Technical Questions, on the other hand, require you to put down what you already have tried and all the technical details needed. The community immediately knows if you are just trying to find an answer without doing your proper research. A good example would be this previous question I made about optimising some code. Although I had already had an answer I just wanted to know if there were alternatives, some sort of online code review if you will. Below is an example of a good technical question, consisting of a good title, description, and all the nitty-gritty details.

Components of a good question (Screenshot taken from my personal account).The above is an example of a question with good anatomy. The title depicts exactly what I'm trying to figure out. The description contains details about what I am trying to accomplish, and also includes what I have already tried. An example code is properly formatted. As long as you have a good description of what you are actually trying to figure out, and what you already have tried, there is a good chance people will give you a decent answer and an upvote the question whilst they are there. Although asking questions is a route for earning more points, I do not recommend asking just for the sake of it. A good reason to do so is genuine interest to just pretty much learn and contribute to the community. Asking questions that you know aren't easily available online leaves crumb trails to the next developer trying to figure out the same exact problem.

Answers, answers, answers

I won't dive into too many details about giving a good answer to theoretical and technical questions, as they are similar in nature to the above. Instead of giving examples of what you already have tried, you give concrete examples of the answer you are providing. I will just leave examples here and here. There are other niches as well with regards to providing answers in addition to the already mentioned theoretical/technical categories. "It works on my machine" - every developer alive If you are a developer or just plainly have worked with the IT department you probably heard that line: "It works on my machine".

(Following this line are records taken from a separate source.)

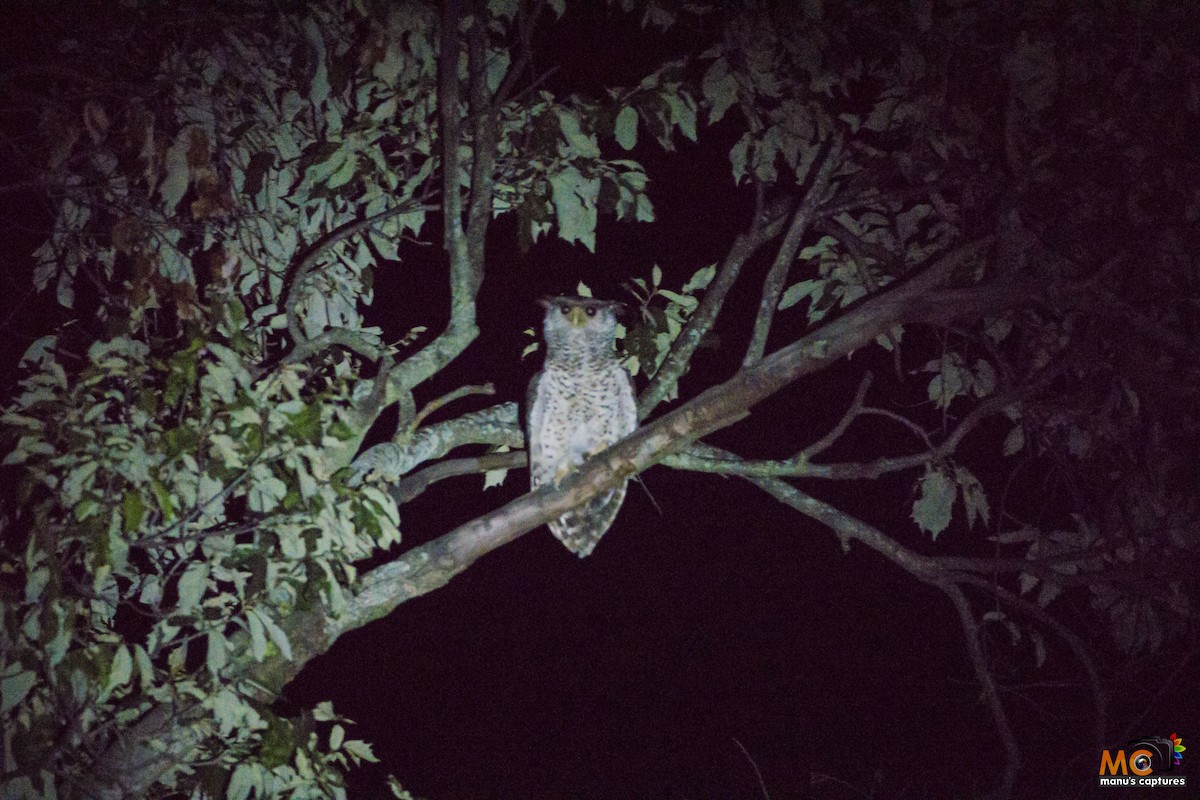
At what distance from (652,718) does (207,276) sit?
591 inches

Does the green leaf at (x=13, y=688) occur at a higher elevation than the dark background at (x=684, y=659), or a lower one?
higher

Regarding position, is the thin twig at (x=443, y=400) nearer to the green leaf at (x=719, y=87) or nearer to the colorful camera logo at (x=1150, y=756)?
the green leaf at (x=719, y=87)

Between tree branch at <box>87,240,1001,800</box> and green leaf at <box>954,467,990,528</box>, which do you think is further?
green leaf at <box>954,467,990,528</box>

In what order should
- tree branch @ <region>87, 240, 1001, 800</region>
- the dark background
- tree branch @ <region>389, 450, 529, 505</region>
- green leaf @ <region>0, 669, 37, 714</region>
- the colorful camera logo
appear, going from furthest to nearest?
1. the dark background
2. the colorful camera logo
3. tree branch @ <region>389, 450, 529, 505</region>
4. tree branch @ <region>87, 240, 1001, 800</region>
5. green leaf @ <region>0, 669, 37, 714</region>

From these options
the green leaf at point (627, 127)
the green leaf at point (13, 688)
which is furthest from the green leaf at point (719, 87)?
the green leaf at point (13, 688)

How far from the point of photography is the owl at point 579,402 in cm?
412

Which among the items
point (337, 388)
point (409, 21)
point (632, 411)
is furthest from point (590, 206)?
point (632, 411)

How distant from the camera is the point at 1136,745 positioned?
13.5 ft

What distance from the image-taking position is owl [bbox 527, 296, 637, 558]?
4.12 metres

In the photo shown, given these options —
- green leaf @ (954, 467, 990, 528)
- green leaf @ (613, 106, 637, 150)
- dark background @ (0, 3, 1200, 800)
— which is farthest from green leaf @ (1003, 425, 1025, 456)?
dark background @ (0, 3, 1200, 800)

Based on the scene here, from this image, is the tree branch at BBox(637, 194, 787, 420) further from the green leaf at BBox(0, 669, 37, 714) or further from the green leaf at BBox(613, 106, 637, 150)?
the green leaf at BBox(0, 669, 37, 714)

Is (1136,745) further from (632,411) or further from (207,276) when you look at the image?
(207,276)

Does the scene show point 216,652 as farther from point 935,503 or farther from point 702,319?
point 935,503

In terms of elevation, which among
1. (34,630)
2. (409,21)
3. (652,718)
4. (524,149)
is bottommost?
(652,718)
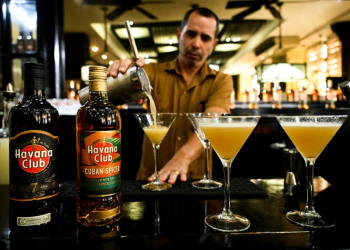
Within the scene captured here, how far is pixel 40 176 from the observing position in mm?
727

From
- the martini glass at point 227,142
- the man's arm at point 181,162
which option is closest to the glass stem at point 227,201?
the martini glass at point 227,142

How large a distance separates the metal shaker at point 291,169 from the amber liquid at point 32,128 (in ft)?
2.84

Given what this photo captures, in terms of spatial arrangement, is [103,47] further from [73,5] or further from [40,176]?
[40,176]

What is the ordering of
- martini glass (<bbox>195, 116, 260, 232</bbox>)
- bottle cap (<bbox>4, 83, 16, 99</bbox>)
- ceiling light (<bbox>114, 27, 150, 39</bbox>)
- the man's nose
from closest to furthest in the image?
martini glass (<bbox>195, 116, 260, 232</bbox>) → bottle cap (<bbox>4, 83, 16, 99</bbox>) → the man's nose → ceiling light (<bbox>114, 27, 150, 39</bbox>)

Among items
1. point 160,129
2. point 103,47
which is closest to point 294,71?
point 103,47

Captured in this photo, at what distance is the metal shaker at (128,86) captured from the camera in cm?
125

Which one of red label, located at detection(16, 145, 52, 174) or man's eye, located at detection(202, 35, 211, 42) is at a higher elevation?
man's eye, located at detection(202, 35, 211, 42)

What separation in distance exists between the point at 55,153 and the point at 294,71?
520 cm

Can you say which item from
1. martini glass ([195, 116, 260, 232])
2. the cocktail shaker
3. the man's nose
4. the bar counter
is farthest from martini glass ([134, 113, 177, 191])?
the man's nose

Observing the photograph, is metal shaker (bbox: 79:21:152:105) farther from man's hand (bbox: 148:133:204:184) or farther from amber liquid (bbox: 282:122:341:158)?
amber liquid (bbox: 282:122:341:158)

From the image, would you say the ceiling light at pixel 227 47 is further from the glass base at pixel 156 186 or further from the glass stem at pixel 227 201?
the glass stem at pixel 227 201

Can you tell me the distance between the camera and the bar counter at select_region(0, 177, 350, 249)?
0.68m

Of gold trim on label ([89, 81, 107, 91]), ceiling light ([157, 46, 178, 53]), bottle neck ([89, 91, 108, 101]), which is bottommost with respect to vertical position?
bottle neck ([89, 91, 108, 101])

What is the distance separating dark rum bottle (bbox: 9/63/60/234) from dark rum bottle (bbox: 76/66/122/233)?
0.25 ft
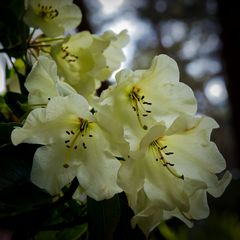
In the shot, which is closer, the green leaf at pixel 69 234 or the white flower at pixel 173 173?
the white flower at pixel 173 173

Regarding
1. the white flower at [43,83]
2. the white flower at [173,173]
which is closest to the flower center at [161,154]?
the white flower at [173,173]

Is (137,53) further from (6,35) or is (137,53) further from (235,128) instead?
(6,35)

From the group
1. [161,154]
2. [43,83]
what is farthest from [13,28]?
[161,154]

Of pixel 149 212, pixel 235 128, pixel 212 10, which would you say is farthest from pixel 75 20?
pixel 212 10

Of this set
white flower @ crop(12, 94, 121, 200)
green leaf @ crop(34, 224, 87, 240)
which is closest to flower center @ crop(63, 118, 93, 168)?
white flower @ crop(12, 94, 121, 200)

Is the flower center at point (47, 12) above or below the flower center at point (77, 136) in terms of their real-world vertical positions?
above

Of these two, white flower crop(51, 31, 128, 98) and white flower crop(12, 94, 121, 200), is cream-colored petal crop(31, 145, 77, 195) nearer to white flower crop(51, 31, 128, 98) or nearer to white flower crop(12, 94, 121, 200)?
white flower crop(12, 94, 121, 200)

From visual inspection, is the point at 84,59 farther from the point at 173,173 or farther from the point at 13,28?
the point at 173,173

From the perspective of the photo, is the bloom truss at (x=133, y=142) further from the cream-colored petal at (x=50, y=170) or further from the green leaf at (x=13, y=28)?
the green leaf at (x=13, y=28)
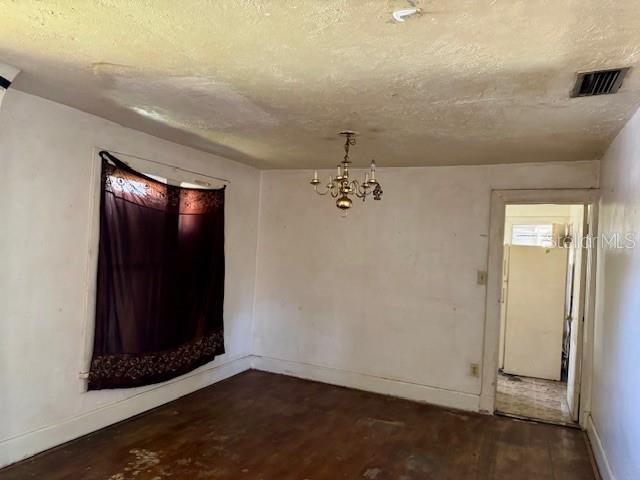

Operating System-specific questions may be one of the biggest subcategories around. There are about 50K categories/tags in StackOverflow, and MacOS alone has around 10k OS-specific related questions, not to mention programming language + OS-specific questions.

Say your npm install is working in Linux but is not working with MacOS. That's already a Node and OS-related question. Imagine all the permutations of all languages and OS environments. Sometimes even IDEs are thrown into the mix! No wonder there are millions and millions of questions asked.

Another niche is providing instructions with third-party integrators. We've all seen it before - a good API with a lack of documentation. Here is a good question on how to integrate with Google to send email using Node. You'd think that it would be a straightforward change, or that it would be well documented, right? This question alone has 80K views, meaning there were around 80K developers who did not easily figure it out based on standard documentation provided by Node and Google - they had to resort to asking the online forum.

There are more niches in the forum than I care to count. With 26 million questions present, there are bound to be niches still yet to be discovered and answered. I have only mentioned a couple to help you get started and you don't even have to be as good as Jon Skeet to start contributing to the online community.

"Great works are performed not by strength but by perseverance" - Samuel Johnson

As in any investment, it's not going to take effect immediately. It might take months or even years planting your seeds and leaving answers. But, before you know it, you'll already have a solid presence in the community and all the perks that come along with it.